Design: Review of endocrine surgery database from 1951 through 2002.
Setting: Tertiary referral center.
Patients: Eighty-six patients from 47 kindreds were identified with MEN 2A, MEN 2B, or familial MTC. Patients were classified into 3 RET mutation risk groups: level 1, low risk for MTC (codons 609, 768, 790, 791, 804, and 891); level 2, intermediate risk (codons 611, 618, 620, and 634); and level 3, highest risk (codons 883 and 918).

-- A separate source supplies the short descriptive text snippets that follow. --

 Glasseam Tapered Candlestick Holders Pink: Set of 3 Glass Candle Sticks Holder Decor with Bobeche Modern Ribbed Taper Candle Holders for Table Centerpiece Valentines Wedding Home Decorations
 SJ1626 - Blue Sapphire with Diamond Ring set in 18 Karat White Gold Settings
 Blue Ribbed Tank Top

Main outcome measures: Stage of MTC at diagnosis and at last follow-up and frequency of pheochromocytomas and hyperparathyroidism.
Results: RET analysis was complete for 71 patients from 39 kindreds. Multivariate analysis identified an increased likelihood of stage III or IV MTC at diagnosis with increasing age (odds ratio, 1.12 per year of age at thyroidectomy; 95% confidence interval, 1.07-1.17; P<.001) and increasing risk group (odds ratio, 14.23 per incremental increase in MTC risk group from 1 to 3; 95% confidence interval, 3.05-66.55; P<.001). Pheochromocytomas were found in 21 patients from 12 kindreds; 20 of 21 patients had codon 634 or 918 mutations. Hyperparathyroidism was found in 10 patients from 7 kindreds; 7 of 10 patients had codon 634 mutations.
Conclusion: Specific RET mutations predict the phenotypic expression of disease and the MTC aggressiveness in patients with MEN 2, guiding the timing of thyroidectomy and screening for pheochromocytoma.